» 任务目标: 下面是一篇讲 theseed 持久化与查询的文档，请从它最后一句之后接着往下写。

» 文档:
•••••

Persistence — 持久化与查询

theseed 持久化层：实体存储、查询扩展、Schema 管理。
来源源头：BigWorld Archiver / SecondaryDB / consolidate_dbs。参考实现：KBEngine 的 EntityTable CRUD 主路径。当前实现基线以 ../0-foundation/01-mvp-architecture-baseline 为准。本篇只讨论主持久化与查询，不展开本地归档暂存层；后者见 03-local-archive-and-secondary-db。

0.5 引擎实现对照与取舍

BigWorld 是怎么实现的

BigWorld 的持久化不是单表 CRUD：
  - Archiver 负责归档
  - SecondaryDB 负责本地暂存和后续归并
  - 还有合服 / 同步 / 修复工具链

KBEngine 是怎么实现的

KBEngine 主要是 EntityTable 级的加载与保存，
整体更偏向基础 CRUD，而不是完整数据运维体系。

优缺点

BigWorld 的优点：
  - 数据层次完整
  - 能支撑更复杂的运营动作

KBEngine 的优点：
  - 简单
  - 容易落地

共同缺点：
  - 一旦引入归档、同步、修复，边界必须很清楚

theseed 的取舍

theseed 把主持久化和本地归档暂存层拆开，
避免把 SecondaryDB 误写成主库，
也避免把工具链能力塞进在线读写接口。

•••••

» 已存条目:
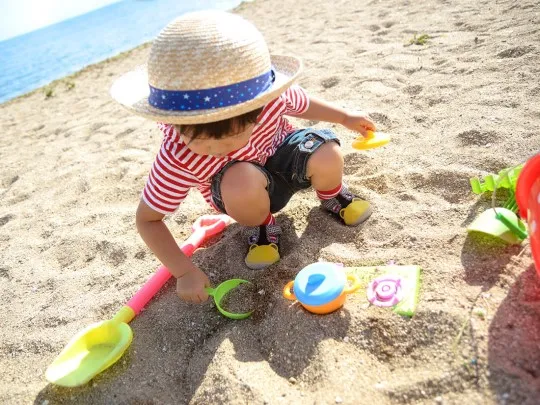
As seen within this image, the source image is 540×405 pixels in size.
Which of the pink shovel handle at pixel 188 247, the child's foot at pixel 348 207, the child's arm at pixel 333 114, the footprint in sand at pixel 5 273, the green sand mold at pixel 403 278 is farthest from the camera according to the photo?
the footprint in sand at pixel 5 273

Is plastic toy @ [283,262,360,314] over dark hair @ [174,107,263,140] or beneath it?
beneath

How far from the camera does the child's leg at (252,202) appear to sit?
1.45 m

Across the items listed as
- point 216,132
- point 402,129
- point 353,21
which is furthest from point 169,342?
point 353,21

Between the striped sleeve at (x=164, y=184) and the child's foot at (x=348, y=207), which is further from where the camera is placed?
the child's foot at (x=348, y=207)

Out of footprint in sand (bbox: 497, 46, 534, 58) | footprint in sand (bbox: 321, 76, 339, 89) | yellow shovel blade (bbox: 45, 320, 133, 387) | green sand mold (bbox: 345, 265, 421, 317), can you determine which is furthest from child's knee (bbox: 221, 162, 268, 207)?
footprint in sand (bbox: 497, 46, 534, 58)

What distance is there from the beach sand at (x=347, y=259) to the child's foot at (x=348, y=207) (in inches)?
1.6

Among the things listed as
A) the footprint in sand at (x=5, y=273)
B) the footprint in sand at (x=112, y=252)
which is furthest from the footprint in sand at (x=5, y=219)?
the footprint in sand at (x=112, y=252)

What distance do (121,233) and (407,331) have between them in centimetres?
123

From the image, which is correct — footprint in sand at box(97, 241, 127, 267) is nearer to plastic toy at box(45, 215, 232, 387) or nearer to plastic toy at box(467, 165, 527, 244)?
plastic toy at box(45, 215, 232, 387)

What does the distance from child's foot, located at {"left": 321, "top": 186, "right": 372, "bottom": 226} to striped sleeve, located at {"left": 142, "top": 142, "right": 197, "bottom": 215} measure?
559 mm

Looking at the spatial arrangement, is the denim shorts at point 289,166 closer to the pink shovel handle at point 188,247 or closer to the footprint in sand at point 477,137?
the pink shovel handle at point 188,247

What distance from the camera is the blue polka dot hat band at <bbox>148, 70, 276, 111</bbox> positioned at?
3.65ft

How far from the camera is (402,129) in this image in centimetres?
209

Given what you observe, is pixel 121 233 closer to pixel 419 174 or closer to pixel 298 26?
pixel 419 174
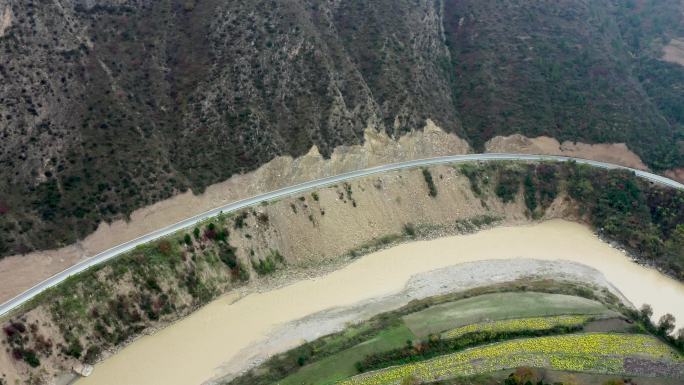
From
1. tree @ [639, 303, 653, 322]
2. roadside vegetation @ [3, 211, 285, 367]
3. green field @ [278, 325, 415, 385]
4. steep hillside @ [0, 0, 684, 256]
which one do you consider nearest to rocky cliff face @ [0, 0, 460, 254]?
steep hillside @ [0, 0, 684, 256]

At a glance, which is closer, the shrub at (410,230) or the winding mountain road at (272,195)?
the winding mountain road at (272,195)

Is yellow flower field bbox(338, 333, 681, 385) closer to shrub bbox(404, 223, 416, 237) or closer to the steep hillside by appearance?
shrub bbox(404, 223, 416, 237)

•••••

» 输出结果:
0. MVP 边界

MVP 先解决：
  - Entity load / save / remove
  - 基础结构化查询
  - MySQL 后端
  - JSON 列查询

MVP 不要求一次解决：
  - 所有后端的统一高级查询语义
  - 聚合与原始 SQL 的跨后端等价抽象
  - Schema 迁移、合服、查询平台能力全部塞进一个接口
  - BaseApp 本地 SecondaryDB / LocalArchiveStore

1. JSON 原生支持

1.1 为什么不用 BLOB 存 ARRAY/FIXED_DICT

BLOB 的问题：
  1. 无法在 SQL 中查询
  2. 无法建索引
  3. 无法做统计/聚合
  4. 调试困难（SELECT * 看到乱码）
  5. 跨语言访问困难

JSON 的优势：
  1. 可查询：JSON_EXTRACT(equipment, '$.weapon') = 500
  2. 可索引：MySQL 8.0 多值索引、PostgreSQL GIN 索引
  3. 可读
  4. 可统计
  5. 工具友好

1.2 JSON 查询接口

python

import theseed

# 结构化查询
results = theseed.db.query("Player") \
    .filter(theseed.db.json_path("equipment.weapon") == 500) \
    .filter(theseed.db.field("level") >= 50) \
    .limit(100) \
    .execute()

# 自定义 SQL（仅 MySQL/PG 适用）
results = theseed.db.execute("""
    SELECT id, name, JSON_EXTRACT(equipment, '$.weapon') as weapon_id
    FROM tbl_Player
    WHERE level > :min_level
    ORDER BY level DESC
    LIMIT :limit
""", min_level=50, limit=100)

2. 最小职责接口

核心原则：运行时只依赖最小接口，不让 IStorageBackend 变成“数据库平台总入口”。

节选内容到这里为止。